EXCERPT TO READ -
-- Start --

CONFORMING AMENDMENTS

 

          SECTION 44. ORS 287.025 is amended to read:

          287.025. (1) As used in this section:

          (a) “Agreement for exchange of interest rates” or “agreement” means a contract, or an option or forward commitment to enter into a contract, for the exchange of interest rates that provides for:

          (A) Payments based on levels of or changes in interest rates; or

          (B) Provisions to hedge payment, rate, spread or similar exposure including, but not limited to, an interest rate floor or cap or an option, put or call.

          (b) “Borrowing” means a bond, note, bond anticipation note, commercial paper, certificate of participation or other agreement made in exercise of the borrowing power of the issuer.

          (c) “Counterparty” means the entity with which an issuer enters into an agreement for exchange of interest rates.

          (d) “Issuer” means a public body as defined in ORS 288.605,[or] Oregon Health and Science University or Oregon Community Power.

          (e) “Related borrowing” means a borrowing for which the issuer, or the State Treasurer on behalf of a state issuer, enters into an agreement for exchange of interest rates.

          (f) “Termination payment” means the amount payable under an agreement for exchange of interest rates by one party to another party as a result of termination, in whole or in part, of the agreement prior to the expiration of the stated term.

          (2) If the issuer is a state issuer, including the State of Oregon or an agency, department, board or commission of the State of Oregon, the State Treasurer may exercise the authority granted by this section on behalf of the state issuer or the state issuer, with the approval of the State Treasurer, may exercise that authority directly.

          (3) Subject to subsection (2) of this section, an issuer, or the State Treasurer on behalf of a state issuer, may enter into an agreement for exchange of interest rates for one or more related borrowings that:

          (a) Exist when the agreement for exchange of interest rates is executed;

          (b) Are reasonably expected to be executed when regularly scheduled payments are due from the issuer under the agreement; or

          (c) Are identified after the agreement for exchange of interest rates is executed and substituted for a borrowing described in paragraph (a) or (b) of this subsection as a result of prepayment, refunding, conversion, ratings changes, redemption, defeasance or other similar event related to one or more of the borrowings described in paragraph (a) or (b) of this subsection. An agreement may be made to manage payment, interest rate, spread or similar exposure undertaken in connection with a related borrowing upon a finding by the issuer, or the State Treasurer on behalf of a state issuer, that the agreement benefits the issuer.

-- End --

DATA EXTRACT -
-- Start --

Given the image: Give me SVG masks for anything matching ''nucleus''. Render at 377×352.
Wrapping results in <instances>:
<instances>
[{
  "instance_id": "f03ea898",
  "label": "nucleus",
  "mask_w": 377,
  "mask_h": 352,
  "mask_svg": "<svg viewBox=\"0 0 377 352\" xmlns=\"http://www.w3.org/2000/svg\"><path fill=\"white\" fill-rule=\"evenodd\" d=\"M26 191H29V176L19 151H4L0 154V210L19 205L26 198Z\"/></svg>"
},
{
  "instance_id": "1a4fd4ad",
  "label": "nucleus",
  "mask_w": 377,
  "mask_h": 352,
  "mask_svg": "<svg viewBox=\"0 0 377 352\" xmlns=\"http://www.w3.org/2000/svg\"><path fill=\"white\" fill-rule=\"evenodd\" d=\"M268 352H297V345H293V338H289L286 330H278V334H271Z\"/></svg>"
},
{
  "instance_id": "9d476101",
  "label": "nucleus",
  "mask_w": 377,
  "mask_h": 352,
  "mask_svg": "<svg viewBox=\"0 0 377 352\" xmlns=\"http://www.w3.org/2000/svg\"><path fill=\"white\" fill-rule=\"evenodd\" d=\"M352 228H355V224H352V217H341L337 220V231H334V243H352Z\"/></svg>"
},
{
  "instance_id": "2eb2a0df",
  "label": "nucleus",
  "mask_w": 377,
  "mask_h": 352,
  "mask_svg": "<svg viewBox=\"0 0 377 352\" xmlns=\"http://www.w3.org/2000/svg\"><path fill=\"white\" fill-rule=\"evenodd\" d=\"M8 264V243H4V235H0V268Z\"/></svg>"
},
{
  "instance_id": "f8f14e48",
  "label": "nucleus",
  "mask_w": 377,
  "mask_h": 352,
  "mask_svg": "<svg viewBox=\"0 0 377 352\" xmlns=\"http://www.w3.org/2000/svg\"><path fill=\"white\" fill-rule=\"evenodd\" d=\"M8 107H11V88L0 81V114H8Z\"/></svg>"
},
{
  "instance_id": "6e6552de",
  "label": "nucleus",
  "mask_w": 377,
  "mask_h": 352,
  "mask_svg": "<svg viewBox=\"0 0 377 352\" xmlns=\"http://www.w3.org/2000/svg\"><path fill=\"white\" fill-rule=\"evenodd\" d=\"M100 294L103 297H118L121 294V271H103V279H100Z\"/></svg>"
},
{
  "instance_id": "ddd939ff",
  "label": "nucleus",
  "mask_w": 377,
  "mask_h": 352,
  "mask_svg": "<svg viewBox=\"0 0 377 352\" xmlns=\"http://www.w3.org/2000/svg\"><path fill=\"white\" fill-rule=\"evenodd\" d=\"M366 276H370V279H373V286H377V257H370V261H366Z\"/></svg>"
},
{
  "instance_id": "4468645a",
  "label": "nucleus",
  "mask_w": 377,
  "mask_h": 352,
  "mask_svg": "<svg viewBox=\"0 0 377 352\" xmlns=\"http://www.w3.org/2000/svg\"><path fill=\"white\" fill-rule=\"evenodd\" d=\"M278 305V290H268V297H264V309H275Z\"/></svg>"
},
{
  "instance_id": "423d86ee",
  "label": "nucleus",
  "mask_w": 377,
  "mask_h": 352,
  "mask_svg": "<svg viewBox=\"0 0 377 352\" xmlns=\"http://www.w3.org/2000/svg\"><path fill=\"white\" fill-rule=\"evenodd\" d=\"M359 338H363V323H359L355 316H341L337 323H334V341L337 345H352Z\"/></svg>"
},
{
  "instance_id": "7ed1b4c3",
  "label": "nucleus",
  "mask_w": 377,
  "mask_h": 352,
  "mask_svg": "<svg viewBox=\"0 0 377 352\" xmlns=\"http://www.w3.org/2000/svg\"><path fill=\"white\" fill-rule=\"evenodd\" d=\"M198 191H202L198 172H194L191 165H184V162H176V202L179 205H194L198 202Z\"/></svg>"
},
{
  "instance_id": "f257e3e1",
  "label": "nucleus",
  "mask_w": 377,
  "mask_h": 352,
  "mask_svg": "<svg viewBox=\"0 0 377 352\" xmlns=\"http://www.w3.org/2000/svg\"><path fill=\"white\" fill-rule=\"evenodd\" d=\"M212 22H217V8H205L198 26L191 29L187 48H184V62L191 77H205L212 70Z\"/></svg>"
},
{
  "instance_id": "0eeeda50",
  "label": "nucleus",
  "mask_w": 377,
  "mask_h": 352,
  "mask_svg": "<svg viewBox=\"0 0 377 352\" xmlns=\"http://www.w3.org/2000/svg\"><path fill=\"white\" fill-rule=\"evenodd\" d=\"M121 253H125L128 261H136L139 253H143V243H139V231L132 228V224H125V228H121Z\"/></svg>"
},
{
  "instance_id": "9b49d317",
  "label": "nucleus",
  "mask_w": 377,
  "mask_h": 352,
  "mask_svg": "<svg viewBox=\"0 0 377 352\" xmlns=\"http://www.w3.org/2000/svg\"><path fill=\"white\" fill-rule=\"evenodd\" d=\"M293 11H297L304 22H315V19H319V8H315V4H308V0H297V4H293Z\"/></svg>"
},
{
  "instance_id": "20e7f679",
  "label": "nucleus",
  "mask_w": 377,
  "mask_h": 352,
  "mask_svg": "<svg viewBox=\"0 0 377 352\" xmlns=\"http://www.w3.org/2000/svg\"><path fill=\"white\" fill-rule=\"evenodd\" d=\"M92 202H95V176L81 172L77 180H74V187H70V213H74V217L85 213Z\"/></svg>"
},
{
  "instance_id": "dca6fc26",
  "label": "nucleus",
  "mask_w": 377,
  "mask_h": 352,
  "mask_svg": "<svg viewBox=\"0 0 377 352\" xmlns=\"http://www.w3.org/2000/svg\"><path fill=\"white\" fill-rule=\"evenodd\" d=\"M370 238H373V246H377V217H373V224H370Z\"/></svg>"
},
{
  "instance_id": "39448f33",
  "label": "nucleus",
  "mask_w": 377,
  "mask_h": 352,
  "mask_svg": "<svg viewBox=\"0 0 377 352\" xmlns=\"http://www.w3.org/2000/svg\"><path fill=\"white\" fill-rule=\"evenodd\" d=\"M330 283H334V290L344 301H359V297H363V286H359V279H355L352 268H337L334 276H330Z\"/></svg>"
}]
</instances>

-- End --

REQUIRED WORK -
1. Return the part of the statute excerpt from "(c) Are identified" up to and including "benefits the issuer.".
2. List every line in the records that contains the string "instances", treating uppercase and lowercase as different.
The statute excerpt and the records are unrelated material.

RESULTS BY TASK -
1.
(c) Are identified after the agreement for exchange of interest rates is executed and substituted for a borrowing described in paragraph (a) or (b) of this subsection as a result of prepayment, refunding, conversion, ratings changes, redemption, defeasance or other similar event related to one or more of the borrowings described in paragraph (a) or (b) of this subsection. An agreement may be made to manage payment, interest rate, spread or similar exposure undertaken in connection with a related borrowing upon a finding by the issuer, or the State Treasurer on behalf of a state issuer, that the agreement benefits the issuer.

2.
Wrapping results in <instances>:
<instances>
</instances>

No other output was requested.